Reform Sentencing Policy- Prison Inmates

Prison inmates at the Ankaful Maximum Prisons in the Central Region have appealed to Government to implement the non-custodial sentencing policy in the country.

This they believed, would help decongest the various prisons across the country and also improve prison conditions to meet international standards.

According to them, reformation and rehabilitation of the offender must be the main focus of the Bill put forward by the Ghana Prison Service and not the punitive measures meted out to law offenders.

A non–custodial sentencing is a sentence by a court of law, which does not involve serving time in prison, but it may include a fine, a restriction, prohibition or community service orders.

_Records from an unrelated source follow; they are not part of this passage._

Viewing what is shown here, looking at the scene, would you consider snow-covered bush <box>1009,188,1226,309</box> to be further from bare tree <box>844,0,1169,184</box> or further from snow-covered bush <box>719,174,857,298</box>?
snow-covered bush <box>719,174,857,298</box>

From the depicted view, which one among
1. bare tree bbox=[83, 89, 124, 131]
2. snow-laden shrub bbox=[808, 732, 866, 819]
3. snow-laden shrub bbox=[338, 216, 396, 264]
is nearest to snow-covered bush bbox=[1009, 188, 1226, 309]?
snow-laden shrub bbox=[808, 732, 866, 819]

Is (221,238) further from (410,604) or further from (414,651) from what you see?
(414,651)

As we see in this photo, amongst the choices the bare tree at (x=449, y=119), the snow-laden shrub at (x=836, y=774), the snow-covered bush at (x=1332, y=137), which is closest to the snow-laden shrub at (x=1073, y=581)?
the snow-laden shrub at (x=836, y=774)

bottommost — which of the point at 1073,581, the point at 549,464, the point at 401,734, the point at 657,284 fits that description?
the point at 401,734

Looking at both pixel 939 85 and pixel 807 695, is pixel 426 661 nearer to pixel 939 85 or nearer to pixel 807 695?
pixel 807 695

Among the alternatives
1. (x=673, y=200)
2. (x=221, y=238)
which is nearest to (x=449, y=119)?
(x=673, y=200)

Mr. Lord Fedelix, spokesperson for the inmates at the Ankaful Maximum Prisons made the appeal, on behalf of his colleagues, when the Minister of Gender, Children and Social Protection Nana Oye Lithur, launched a health insurance scheme for prison inmates at the Ankaful Maximum Prison at the weekend.

The event, which formed part of a national exercise to register all prison inmates in the country, under the National Health Insurance Scheme (NHIS), was intended to offer prisoners financial protection against the cost of basic healthcare.

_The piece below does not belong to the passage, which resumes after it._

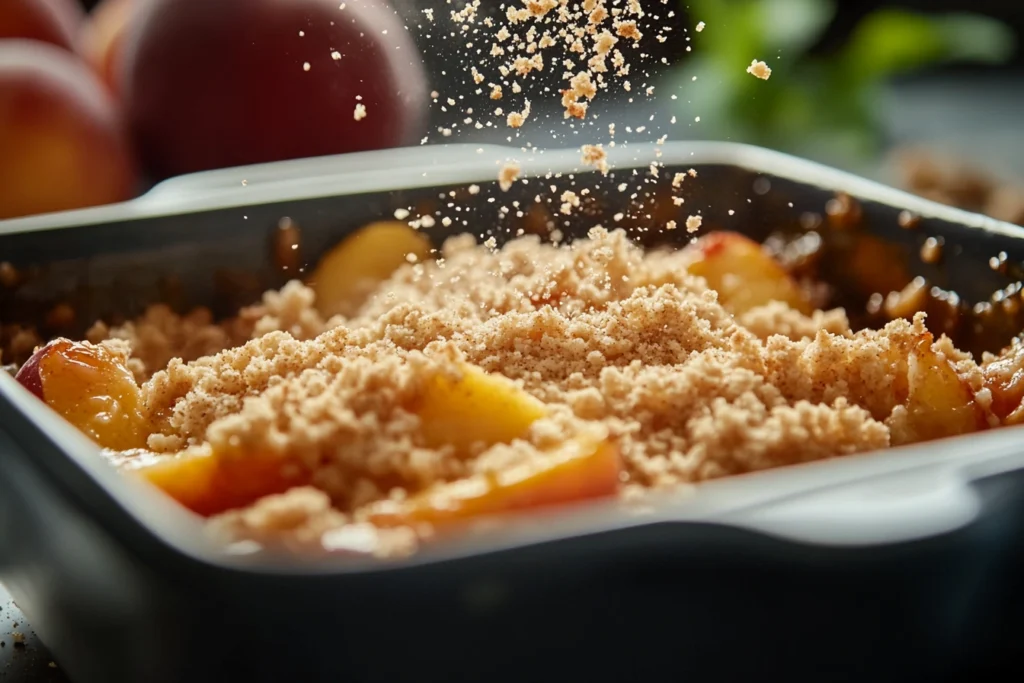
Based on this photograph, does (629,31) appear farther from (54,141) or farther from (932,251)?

More than 1,500 inmates at the Ankaful prison have enrolled onto the NHIS to enable them to have access to health care.

He explained that the current retributive justice often did not make it possible for the ex-convicts to go back to normal life after leaving the prisons to contribute to the development of the country.

“Instead of depriving those who commit less dangerous offences of their freedom by serving prison terms, they could be given duties in the society to promote productivity”. He stated

The Minister of Gender, Children and Social Protection, in response to the appeal by the prisoners, said the issue of non-custodial sentencing was on the drawing board of the Government and would soon become operational in the justice system.

She stressed that government did not intend to churn out prisoners who are worse off when they leave the prisons, hence the implementation of the “Effiase project” aimed at improving prison conditions and transforming the prisons into reformation centres.

She said the initiative to register prisoners unto the NHIS formed part of the social protection mandate of the government to address the health needs of the vulnerable in the society.

Mrs. Lithur said the Ministry, in collaboration with the NHIA have been able to register 6,000 prison inmates unto the NHIS across the country since it began the project six months ago, and that, government would continue to ensure that prisoners have efficient, effective and quick access to health care.

"By early next year, the clinic at the Ankaful Maximum Prison would be upgraded and accredited to accept NHIS cards to offer free healthcare to the inmates", she said.